Now start another terminal window and push some messages to Kafka:
sql〉 INSERT INTO trades VALUES
(1, 'ABCD', 5.5, 10),
(2, 'EFGH', 14, 20);
OK
When you go back to the window where the query is running, you'll see a result row has appeared:
+-----------------+----------------------+-------------------+
|ticker | price_cents| amount|
+-----------------+----------------------+-------------------+
|EFGH | 1400| 20|
You see only one of the two rows you inserted, the other one was
eliminated by the WHERE
clause. See the Kafka
Connector page for more details.
Store Query Results in an IMap
You can send the query results to an IMap using the SINK INTO
clause.
SINK INTO
is similar to the standard INSERT INTO
, see
here for the full details.
This creates a map named tradeMap
with a Long
key and the JSON trade
event as the value, and then stores an entry in it:
sql〉 CREATE MAPPING tradeMap (
__key BIGINT,
ticker VARCHAR,
price DECIMAL,
amount BIGINT)
TYPE IMap
OPTIONS (
'keyFormat'='bigint',
'valueFormat'='json');
OK
sql〉 SINK INTO tradeMap VALUES (1, 'hazl', 10, 1);
OK
sql〉 SELECT * FROM tradeMap;
+-----+----------+--------+--------+
|__key|ticker | price| amount|
+-----+----------+--------+--------+
| 1|hazl |10.0000…| 1|
+-----+----------+--------+--------+
1 row(s) selected
sql〉
Create a Standalone Streaming Query
Now we can connect the solutions above and tell Jet to syphon the data from the Kafka topic into the IMap:
sql〉 CREATE JOB ingest_trades AS
SINK INTO tradeMap
SELECT id, ticker, price, amount
FROM trades;
OK
sql〉 SHOW JOBS;
+--------------------+
|name |
+--------------------+
|ingest_trades |
+--------------------+
1 row(s) selected
As we already saw, a streaming query never completes on its own and its
lifecycle is coupled to the shell, but normally you want to create a
long-running query that lives independently. We achieved this with
CREATE JOB
.
Let's try it out by publishing some events to the Kafka topic and checking if they landed into the IMap:
sql〉 INSERT INTO trades VALUES
(1, 'ABCD', 5.5, 10),
(2, 'EFGH', 14, 20);
OK
sql〉 SELECT * FROM tradeMap;
+---------------+--------------------+----------+--------------------+
| id|ticker | price| amount|
+---------------+--------------------+----------+--------------------+
| 2|EFGH |14.000000…| 20|
| 1|ABCD |5.5000000…| 10|
+---------------+--------------------+----------+--------------------+
2 row(s) selected
sql〉
To cancel the job, use:
sql〉 DROP JOB ingest_trades;
Use Jet SQL Embedded Inside Your Java App
If you use Jet as an embedded Java library, besides the hazelcast-jet
dependency add also the hazelcast-jet-sql
dep:
compile 'com.hazelcast.jet:hazelcast-jet-sql:4.5.4'
<dependency>
<groupId>com.hazelcast.jet</groupId>
<artifactId>hazelcast-jet-sql</artifactId>
<version>4.5.4</version>
</dependency>
Submit a query:
JetInstance jet = Jet.newJetInstance();
String query = "SELECT * FROM TABLE(generate_series(1,5))";
try (SqlResult result = jet.getSql().execute(query)) {
for (SqlRow row : result) {
System.out.println("" + row.getObject(0));
}
}
This code will print:
1
2
3
4
5
IMDG SQL and Jet SQL
Hazelcast IMDG can execute SQL statements using either the default SQL backend or the Jet SQL backend.

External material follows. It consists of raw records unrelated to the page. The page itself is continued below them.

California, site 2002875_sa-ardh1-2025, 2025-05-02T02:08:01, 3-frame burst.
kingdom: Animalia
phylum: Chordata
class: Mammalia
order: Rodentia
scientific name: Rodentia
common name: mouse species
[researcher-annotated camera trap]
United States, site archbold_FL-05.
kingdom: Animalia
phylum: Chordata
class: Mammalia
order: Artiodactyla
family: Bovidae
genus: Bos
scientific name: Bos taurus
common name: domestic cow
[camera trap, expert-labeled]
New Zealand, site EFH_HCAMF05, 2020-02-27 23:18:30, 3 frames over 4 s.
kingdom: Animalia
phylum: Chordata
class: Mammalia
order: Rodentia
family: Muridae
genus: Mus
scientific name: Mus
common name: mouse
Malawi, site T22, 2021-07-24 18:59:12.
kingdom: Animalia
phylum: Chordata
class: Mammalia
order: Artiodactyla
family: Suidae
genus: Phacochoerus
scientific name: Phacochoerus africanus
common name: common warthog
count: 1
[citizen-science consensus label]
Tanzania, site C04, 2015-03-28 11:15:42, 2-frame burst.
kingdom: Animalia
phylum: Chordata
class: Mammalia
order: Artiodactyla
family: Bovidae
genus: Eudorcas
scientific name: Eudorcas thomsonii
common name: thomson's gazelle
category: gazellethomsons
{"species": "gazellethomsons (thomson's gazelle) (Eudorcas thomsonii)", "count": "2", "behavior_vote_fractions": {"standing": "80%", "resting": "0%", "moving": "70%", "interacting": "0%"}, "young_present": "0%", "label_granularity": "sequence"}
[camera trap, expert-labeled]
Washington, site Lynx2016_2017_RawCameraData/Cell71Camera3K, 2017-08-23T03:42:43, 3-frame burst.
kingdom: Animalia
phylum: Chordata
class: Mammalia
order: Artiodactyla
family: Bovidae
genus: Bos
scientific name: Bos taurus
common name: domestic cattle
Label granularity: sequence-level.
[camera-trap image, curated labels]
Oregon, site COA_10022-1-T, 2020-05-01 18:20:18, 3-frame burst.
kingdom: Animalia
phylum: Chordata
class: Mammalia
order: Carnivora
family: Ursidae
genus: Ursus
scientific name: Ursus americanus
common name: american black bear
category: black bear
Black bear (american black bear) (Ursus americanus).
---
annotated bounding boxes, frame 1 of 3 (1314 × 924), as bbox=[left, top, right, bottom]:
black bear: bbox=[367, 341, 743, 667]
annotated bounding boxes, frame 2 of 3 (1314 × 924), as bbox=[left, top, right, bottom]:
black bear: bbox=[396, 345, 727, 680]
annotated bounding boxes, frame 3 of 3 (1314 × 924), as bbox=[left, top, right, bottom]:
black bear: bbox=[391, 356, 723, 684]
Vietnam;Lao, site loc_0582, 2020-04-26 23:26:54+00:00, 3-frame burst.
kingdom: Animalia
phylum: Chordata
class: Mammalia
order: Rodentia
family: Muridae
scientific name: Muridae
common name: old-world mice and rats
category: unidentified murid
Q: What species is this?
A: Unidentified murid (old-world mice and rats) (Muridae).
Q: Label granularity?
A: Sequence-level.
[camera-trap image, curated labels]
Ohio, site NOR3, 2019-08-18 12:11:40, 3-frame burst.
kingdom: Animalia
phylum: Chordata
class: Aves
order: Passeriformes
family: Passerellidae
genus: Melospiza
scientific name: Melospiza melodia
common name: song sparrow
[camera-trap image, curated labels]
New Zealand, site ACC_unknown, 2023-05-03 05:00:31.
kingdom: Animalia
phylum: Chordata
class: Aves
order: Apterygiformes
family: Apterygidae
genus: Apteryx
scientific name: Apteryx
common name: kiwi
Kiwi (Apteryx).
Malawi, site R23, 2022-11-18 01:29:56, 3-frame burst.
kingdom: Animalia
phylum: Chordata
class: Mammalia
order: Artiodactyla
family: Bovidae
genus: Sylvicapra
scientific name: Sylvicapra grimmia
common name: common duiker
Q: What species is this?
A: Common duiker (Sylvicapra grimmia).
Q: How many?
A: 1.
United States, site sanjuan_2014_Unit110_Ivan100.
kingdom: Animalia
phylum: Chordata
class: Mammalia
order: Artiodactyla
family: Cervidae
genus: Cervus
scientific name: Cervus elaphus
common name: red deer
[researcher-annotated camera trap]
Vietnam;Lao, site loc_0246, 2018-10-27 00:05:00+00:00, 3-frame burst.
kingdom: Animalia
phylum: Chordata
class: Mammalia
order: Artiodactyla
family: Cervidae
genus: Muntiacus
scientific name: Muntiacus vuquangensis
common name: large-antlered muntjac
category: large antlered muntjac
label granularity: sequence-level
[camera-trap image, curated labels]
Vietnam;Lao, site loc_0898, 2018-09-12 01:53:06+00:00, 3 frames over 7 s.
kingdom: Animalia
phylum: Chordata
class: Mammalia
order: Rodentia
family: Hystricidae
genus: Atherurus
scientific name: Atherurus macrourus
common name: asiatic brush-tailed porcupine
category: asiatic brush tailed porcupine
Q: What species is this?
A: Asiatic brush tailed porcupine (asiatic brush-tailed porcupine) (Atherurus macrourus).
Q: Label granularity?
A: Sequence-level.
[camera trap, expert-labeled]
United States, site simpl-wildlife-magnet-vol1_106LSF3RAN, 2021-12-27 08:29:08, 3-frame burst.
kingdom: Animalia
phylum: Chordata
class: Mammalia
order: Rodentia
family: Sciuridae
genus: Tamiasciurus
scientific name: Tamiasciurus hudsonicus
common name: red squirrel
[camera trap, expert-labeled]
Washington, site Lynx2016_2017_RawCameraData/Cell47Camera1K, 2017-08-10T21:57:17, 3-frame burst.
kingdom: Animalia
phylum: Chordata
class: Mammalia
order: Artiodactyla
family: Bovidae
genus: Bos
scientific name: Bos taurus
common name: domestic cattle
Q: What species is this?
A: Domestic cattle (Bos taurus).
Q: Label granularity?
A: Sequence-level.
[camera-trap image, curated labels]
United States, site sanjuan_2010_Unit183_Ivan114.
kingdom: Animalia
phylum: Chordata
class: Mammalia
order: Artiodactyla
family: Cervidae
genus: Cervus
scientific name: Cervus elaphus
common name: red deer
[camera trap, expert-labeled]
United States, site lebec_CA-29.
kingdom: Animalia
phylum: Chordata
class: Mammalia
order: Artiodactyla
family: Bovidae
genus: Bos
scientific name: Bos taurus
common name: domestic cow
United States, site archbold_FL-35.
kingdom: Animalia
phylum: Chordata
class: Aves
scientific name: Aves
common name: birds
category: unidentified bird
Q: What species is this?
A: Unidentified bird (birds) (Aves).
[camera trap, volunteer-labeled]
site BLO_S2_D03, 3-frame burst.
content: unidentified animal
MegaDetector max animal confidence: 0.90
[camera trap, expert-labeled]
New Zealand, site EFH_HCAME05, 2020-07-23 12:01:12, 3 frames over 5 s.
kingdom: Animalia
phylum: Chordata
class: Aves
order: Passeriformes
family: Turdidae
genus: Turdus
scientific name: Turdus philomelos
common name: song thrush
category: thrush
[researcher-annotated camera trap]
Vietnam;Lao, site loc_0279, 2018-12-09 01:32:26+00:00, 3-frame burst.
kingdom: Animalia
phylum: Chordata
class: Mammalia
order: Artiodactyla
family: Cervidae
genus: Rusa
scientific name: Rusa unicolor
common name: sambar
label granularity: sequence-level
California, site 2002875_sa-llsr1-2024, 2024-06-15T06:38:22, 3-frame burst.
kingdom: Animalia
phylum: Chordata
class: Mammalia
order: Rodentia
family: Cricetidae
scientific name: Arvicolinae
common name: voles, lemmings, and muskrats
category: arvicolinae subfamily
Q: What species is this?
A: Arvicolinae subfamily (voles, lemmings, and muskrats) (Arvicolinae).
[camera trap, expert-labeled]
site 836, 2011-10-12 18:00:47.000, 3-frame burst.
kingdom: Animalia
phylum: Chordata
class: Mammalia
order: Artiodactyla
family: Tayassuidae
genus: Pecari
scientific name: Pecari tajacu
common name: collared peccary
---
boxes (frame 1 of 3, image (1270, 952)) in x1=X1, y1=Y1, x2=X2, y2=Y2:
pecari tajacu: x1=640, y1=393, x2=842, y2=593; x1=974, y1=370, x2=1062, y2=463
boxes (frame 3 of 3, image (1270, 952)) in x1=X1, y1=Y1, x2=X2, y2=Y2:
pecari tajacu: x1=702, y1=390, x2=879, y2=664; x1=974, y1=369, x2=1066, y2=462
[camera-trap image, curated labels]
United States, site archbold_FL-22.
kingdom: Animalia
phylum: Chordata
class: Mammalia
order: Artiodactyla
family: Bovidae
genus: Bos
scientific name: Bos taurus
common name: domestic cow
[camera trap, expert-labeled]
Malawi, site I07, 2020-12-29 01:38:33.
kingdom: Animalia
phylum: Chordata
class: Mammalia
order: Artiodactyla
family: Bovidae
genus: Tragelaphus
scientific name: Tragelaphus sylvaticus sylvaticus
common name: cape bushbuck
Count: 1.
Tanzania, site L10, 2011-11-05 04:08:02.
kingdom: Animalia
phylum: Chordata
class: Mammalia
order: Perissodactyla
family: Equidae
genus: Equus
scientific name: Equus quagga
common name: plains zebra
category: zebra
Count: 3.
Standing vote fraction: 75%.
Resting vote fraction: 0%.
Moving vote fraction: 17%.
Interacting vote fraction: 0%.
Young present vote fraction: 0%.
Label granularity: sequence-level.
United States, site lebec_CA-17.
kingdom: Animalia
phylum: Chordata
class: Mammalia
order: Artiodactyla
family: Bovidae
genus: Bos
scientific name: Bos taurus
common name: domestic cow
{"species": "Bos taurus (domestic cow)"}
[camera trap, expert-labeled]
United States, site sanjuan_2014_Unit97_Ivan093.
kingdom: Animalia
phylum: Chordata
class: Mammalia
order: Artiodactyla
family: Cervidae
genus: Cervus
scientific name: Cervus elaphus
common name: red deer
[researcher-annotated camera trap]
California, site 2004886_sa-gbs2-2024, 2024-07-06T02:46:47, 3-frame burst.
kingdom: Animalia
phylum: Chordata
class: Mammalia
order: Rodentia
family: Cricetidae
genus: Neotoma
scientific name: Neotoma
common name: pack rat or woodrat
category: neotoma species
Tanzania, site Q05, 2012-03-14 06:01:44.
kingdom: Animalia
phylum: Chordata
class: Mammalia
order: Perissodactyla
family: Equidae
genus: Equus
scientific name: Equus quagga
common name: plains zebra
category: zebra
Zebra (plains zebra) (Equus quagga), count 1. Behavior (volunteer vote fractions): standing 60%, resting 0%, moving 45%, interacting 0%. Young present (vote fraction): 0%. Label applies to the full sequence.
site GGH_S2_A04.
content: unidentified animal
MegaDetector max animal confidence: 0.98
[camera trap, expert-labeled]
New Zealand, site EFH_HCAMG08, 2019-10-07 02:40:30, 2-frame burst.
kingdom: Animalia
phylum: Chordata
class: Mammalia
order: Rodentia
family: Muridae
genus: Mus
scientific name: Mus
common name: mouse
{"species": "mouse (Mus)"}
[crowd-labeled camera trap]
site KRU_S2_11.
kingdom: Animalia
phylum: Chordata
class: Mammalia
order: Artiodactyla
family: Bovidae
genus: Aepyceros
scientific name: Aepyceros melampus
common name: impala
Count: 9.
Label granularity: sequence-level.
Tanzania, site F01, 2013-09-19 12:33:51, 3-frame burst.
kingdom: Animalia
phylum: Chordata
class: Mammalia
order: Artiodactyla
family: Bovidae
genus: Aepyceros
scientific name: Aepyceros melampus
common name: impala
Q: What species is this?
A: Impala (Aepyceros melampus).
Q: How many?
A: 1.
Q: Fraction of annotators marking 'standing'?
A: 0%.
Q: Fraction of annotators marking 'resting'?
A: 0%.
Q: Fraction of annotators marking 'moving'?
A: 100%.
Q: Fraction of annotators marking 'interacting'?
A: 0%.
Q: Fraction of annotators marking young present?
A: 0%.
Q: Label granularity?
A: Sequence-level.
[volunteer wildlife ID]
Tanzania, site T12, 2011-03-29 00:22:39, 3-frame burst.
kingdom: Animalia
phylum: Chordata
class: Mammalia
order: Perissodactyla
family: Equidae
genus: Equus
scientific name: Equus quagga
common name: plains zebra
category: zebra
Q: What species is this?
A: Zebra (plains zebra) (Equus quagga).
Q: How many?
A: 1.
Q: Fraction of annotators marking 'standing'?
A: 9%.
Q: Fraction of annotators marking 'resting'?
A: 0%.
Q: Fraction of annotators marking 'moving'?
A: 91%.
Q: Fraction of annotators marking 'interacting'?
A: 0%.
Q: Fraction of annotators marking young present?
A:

The default SQL backend is designed for quick, ad-hoc queries over IMaps. The Jet backend allows you to combine various data sources (IMap, Kafka, files) using a single query. It is designed for long-running queries (continuous queries, batch processing) and does not optimize for very low query initialization overhead.
The Hazelcast SQL service selects the backend automatically with a trial-and-error approach: first try the default IMDG backend, if it can't execute the statement, try the Jet backend.
This documentation summarizes the additional SQL features of Hazelcast Jet. For a summary of the default SQL engine features, supported data types and the built-in functions and operators, please see the chapter on SQL in the Hazelcast IMDG reference manual.